Let $X = (X_1, X_2, \ldots , X_n)$ be an $n$-dimensional random variable, where each $X_i$ is a random variable on finite discrete set $S$. In addition, $X_i$ are independent of each other (but not identically distributed). That is, if we denote $X \sim \mathcal{D}$ and $X_i \sim \mathcal{D}_i$, then $\mathcal{D}$ is just the product of $\{ \mathcal{D}_i \}$.
Similarly, let $Y = (Y_1, Y_2, \ldots , Y_n) \sim \mathcal{D}'$ and $Y_i \sim \mathcal{D}'_i$ independently on $S$ (the same $S$ as $X_i$'s). Then $\mathcal{D}'$ is the product of $\{ \mathcal{D}'_i \}$. $X$ and $Y$ are independent.
Now I don't know $\mathcal{D}$ and $\mathcal{D}'$ precisely but I can sample from them (so that I can sample from all the marginal distributions $\mathcal{D}_i$ and $\mathcal{D}'_i$ as well). I would like to estimate the total variation between $\mathcal{D}$ and $\mathcal{D}'$.
Let $d = \|\mathcal{D} – \mathcal{D}'\|_{TV}$ and $\hat{d}$ be our estimator for $d$. Let $N$ be the number of samples we need. I hope to get an error-confidence bound of the form
$$\Pr[ |\hat{d} – d| \ge \epsilon] \le \delta$$
where $\delta$ is at least polynomially small w.r.t. $n, |S|, N$ and $\epsilon$.
I just found a similar question. However, the sample space of $X$ and $Y$ here is $S^n$, which is exponentially large, making the bound in that post not applicable to this question. Besides, here we have $\mathcal{D}$ and $\mathcal{D}'$ being product distributions, which could probably make things easier.

* _Record list_:
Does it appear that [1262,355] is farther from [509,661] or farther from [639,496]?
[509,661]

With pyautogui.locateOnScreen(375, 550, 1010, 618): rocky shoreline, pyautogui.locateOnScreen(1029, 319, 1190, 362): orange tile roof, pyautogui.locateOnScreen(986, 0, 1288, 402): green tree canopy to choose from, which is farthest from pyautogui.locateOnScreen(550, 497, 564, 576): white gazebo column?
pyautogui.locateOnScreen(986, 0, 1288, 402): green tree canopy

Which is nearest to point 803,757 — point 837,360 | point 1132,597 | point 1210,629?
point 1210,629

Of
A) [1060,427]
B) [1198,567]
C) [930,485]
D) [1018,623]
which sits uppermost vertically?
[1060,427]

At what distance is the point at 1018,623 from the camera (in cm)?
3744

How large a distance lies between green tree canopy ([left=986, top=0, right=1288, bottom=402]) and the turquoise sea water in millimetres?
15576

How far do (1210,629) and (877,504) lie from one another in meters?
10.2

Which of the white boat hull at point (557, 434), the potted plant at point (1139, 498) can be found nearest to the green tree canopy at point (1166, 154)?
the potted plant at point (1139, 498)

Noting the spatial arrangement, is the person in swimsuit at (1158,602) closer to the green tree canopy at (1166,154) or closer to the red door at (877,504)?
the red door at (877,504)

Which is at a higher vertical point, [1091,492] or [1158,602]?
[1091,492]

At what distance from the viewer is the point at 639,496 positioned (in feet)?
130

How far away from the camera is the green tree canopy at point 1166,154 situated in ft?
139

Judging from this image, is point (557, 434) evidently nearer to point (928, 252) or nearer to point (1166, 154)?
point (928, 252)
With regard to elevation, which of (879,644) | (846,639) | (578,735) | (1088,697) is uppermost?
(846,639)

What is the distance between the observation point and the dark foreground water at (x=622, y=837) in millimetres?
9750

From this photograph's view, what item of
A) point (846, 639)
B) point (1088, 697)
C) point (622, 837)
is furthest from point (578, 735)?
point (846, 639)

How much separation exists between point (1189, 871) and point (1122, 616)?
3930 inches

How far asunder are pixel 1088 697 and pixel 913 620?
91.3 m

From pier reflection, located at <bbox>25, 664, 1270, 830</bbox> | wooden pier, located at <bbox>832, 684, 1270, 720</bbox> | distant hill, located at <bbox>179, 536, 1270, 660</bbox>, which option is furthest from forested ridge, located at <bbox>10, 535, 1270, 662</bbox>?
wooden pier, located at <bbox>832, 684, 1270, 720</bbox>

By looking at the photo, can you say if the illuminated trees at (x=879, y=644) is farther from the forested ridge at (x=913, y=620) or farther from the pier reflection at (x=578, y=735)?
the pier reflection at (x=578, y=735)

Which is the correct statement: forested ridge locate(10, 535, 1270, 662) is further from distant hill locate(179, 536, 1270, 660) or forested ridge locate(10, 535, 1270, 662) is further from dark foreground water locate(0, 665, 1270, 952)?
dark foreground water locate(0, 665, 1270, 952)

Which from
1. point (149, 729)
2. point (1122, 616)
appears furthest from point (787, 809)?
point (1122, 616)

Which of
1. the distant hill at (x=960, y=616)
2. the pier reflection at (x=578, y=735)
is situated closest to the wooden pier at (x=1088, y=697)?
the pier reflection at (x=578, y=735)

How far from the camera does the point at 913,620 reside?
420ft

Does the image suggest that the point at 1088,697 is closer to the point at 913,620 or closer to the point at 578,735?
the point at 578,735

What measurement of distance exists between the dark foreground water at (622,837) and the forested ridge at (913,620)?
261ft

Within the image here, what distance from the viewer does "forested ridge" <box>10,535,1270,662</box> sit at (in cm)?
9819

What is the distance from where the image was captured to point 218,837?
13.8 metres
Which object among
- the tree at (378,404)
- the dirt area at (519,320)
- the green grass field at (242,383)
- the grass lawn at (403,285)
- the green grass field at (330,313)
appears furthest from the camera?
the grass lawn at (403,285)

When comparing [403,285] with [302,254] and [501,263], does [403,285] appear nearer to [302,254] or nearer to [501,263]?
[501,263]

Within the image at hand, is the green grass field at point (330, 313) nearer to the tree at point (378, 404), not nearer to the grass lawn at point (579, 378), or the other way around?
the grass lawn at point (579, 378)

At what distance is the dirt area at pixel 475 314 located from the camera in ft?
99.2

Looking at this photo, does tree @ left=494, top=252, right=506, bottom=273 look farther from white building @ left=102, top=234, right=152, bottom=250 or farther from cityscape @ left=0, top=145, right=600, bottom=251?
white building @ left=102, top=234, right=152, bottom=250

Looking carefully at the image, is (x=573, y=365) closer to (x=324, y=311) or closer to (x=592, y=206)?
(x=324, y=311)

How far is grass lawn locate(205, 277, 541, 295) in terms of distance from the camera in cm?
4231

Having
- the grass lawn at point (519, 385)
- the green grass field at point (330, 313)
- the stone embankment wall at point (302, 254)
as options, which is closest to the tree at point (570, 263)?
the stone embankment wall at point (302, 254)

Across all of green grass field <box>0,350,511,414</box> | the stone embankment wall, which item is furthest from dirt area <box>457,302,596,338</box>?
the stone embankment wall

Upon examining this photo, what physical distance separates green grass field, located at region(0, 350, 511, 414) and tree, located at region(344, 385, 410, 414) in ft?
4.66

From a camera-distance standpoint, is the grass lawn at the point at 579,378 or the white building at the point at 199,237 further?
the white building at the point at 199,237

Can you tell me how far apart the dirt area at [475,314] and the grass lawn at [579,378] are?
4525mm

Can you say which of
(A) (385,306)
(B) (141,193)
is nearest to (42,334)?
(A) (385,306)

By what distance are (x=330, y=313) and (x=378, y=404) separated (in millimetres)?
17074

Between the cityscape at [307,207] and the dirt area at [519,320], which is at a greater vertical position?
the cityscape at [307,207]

* _Written problem_: Transcribe the passage of the question about estimating total variation between product distributions, between "Similarly, let $Y" and "N$ and $\epsilon$.", inclusive. This material has no connection to the text.

* _Output for this exercise_:
Similarly, let $Y = (Y_1, Y_2, \ldots , Y_n) \sim \mathcal{D}'$ and $Y_i \sim \mathcal{D}'_i$ independently on $S$ (the same $S$ as $X_i$'s). Then $\mathcal{D}'$ is the product of $\{ \mathcal{D}'_i \}$. $X$ and $Y$ are independent.
Now I don't know $\mathcal{D}$ and $\mathcal{D}'$ precisely but I can sample from them (so that I can sample from all the marginal distributions $\mathcal{D}_i$ and $\mathcal{D}'_i$ as well). I would like to estimate the total variation between $\mathcal{D}$ and $\mathcal{D}'$.
Let $d = \|\mathcal{D} – \mathcal{D}'\|_{TV}$ and $\hat{d}$ be our estimator for $d$. Let $N$ be the number of samples we need. I hope to get an error-confidence bound of the form
$$\Pr[ |\hat{d} – d| \ge \epsilon] \le \delta$$
where $\delta$ is at least polynomially small w.r.t. $n, |S|, N$ and $\epsilon$.